I want to a lawyer to help me formulate this and possibly find a way out.

Is our situation hopeless?
If it is then I will get-out of Canada and go somewhere me and her to ask for asylum we have no other choice.

Please if you know a good lawyer let me know.
I repeat the suggestion of the firm that sponsors this forum. Go to Canadavisa.com. They are reputable.

The problem you are going to have is that it seems you were in fact living together for three years (was that in a third country ie not her home country ?). That doesn't fit with your claim that it made things very dangerous.
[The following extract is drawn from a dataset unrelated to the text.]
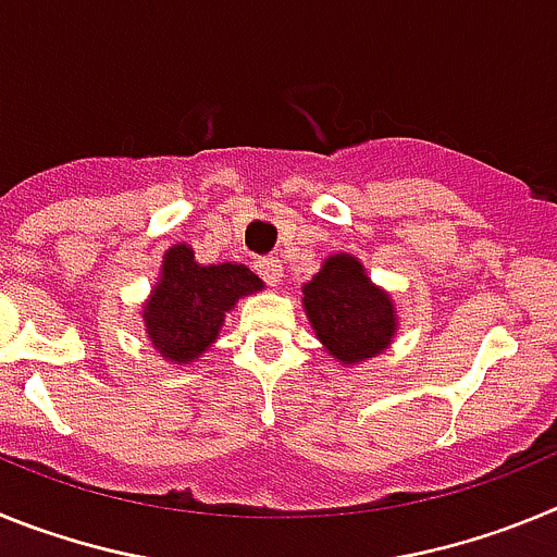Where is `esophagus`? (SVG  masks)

I'm not claiming your fear is not (was not) genuine. Just that you need a consultation about how best to approach and how difficult this may be.

I also repeat - consider whether your spouse can qualify on her own to immigrate. The same firm can assist with evaluating that.
 

Bornlucky

Hero Member
May 15, 2018
620
473
Hi - I suppose that there was also misrepresentation X 2 with the two failed TRV applications to manage for the spouse?

Best of luck sorting through it all and with the argument that misrepresentation was "the right thing to do" on three separate occasions, if that's the case(s).

As for third countries where there's a safe spot for two star-crossed lovers - there's too many to mention. I'd personally look at Ireland, and then generally South America over Africa although I have high regard for Botswana.

I wouldn't give up on Canada, however any success could take a very, very long time.
 

armoured

VIP Member
Feb 1, 2015
15,788
8,007
I wouldn't give up on Canada, however any success could take a very, very long time.
I am specifically avoiding making any comments about how problematic this might be, how long it might take, or whether it's 'impossible.'

To underline again to OP: it was a mistake, and a serious mistake, with potentially serious consequences. It could have been avoided by doing research in advance (even asking here where this is a well-known issue, that NOT declaring one's spouse is very, very serious).

So at this point, it really behooves the applicant and spouse to get professional advice. It is not a joke. Perhaps it can be relatively easily managed.

I do not think IRCC is full of monsters and indeed believe that for the most part, they are sensitive to issues about same sex, interracial, inter-religion relationships and the dangers in other countries. But that does not mean that having such issues absolves all errors (incl misrepresentation) and lawyers specializing in this may give the best advice about how to approach.
 

ERCAN

Hero Member
Jan 25, 2023
629
329
If I read correctly, OP married only after pr. Living together isn’t automatically equal to common-law. It requires certain dedication which is not clearly defined or can be measured. Being lovers doesn’t automatically qualifies either. The boundaries are very subtitle. There was a thread on this forum where a partner wasn’t declared and the sponsor faced misrepresentation accusations when eventually tried to sponsor. They later posted that with the help of a lawyer on basis mentioned above the accusation was dismissed. For sure, this warrants a professional help but it doesn’t look that horrible of a situation.
 

armoured

VIP Member
Feb 1, 2015
15,788
8,007
The boundaries are very subtitle. There was a thread on this forum where a partner wasn’t declared and the sponsor faced misrepresentation accusations when eventually tried to sponsor.
I think the important point to underline is that the situation is potentially very serious - with at least the potential presumption that either the spouse was not declared as required and hence banned for life from being sponsored, or that the sponsor misrepresented. Potentially extremely serious.

They later posted that with the help of a lawyer on basis mentioned above the accusation was dismissed. For sure, this warrants a professional help but it doesn’t look that horrible of a situation.
I believe most have suggested that a lawyer is strongly advised - to avoid it becoming worse than it is.